Listed records:

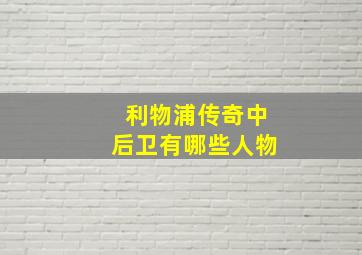 利物浦传奇中
后卫有哪些人物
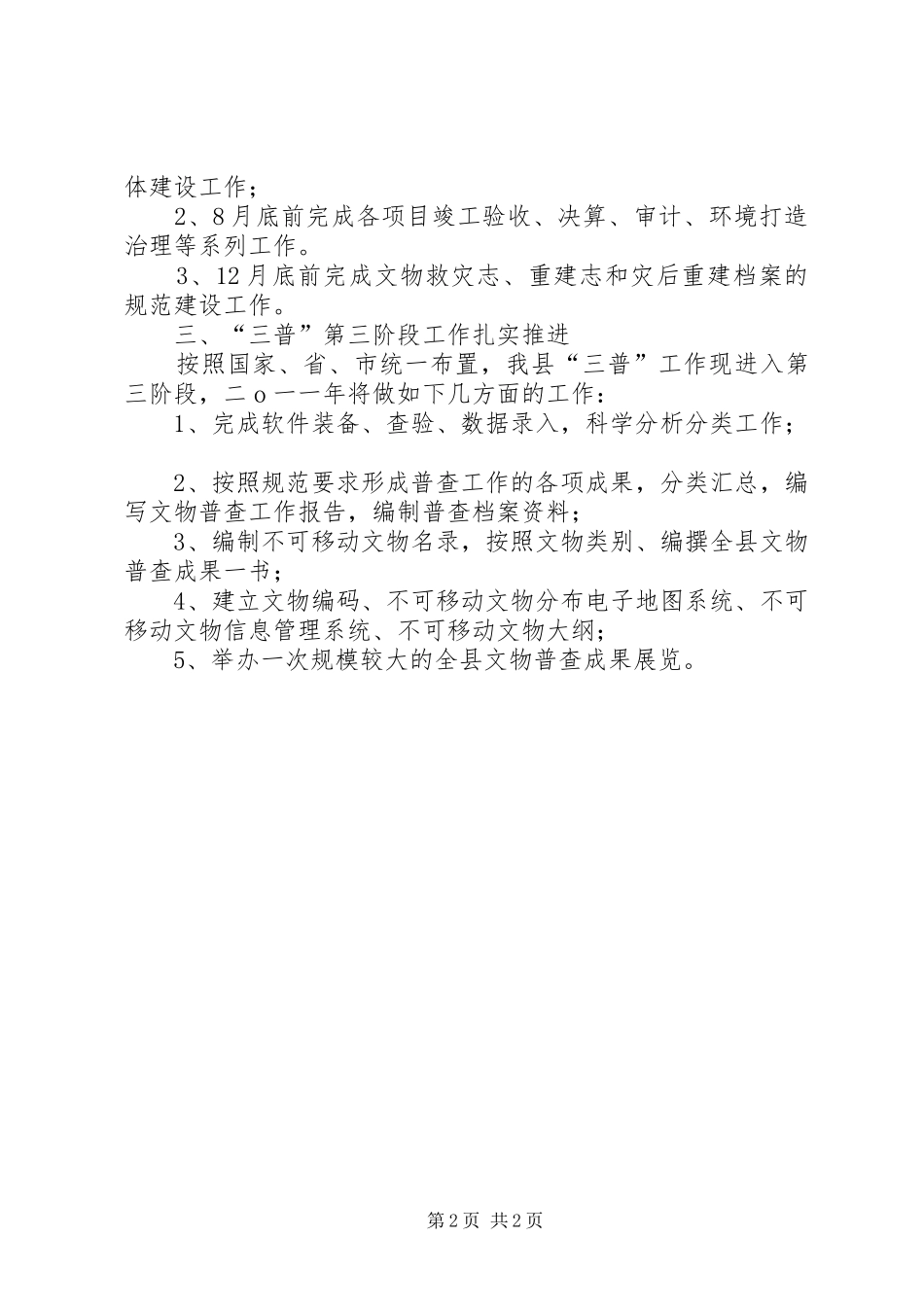 体建设工作；

2、8月底前完成各项目竣工验收、决算、审计、环境打造治理等系列工作。

3、12月底前完成文物救灾志、重建志和灾后重建档案的规范建设工作。

三、“三普”第三阶段工作扎实推进

按照国家、省、市统一布置，我县“三普”工作现进入第三阶段，二ｏ一一年将做如下几方面的工作：

1、完成软件装备、查验、数据录入，科学分析分类工作；

2、按照规范要求形成普查工作的各项成果，分类汇总，编写文物普查工作报告，编制普查档案资料；

3、编制不可移动文物名录，按照文物类别、编撰全县文物普查成果一书；

4、建立文物编码、不可移动文物分布电子地图系统、不可移动文物信息管理系统、不可移动文物大纲；

5、举办一次规模较大的全县文物普查成果展览。

第2页 共2页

Prompt:
Using the records above, please retype only the run of lines from the line holding "3、编制不可移动文物名录，按照文物类别、编撰全县文物普查成果一书；" through the last line, both ends included.

Task response:
3、编制不可移动文物名录，按照文物类别、编撰全县文物普查成果一书；

4、建立文物编码、不可移动文物分布电子地图系统、不可移动文物信息管理系统、不可移动文物大纲；

5、举办一次规模较大的全县文物普查成果展览。

第2页 共2页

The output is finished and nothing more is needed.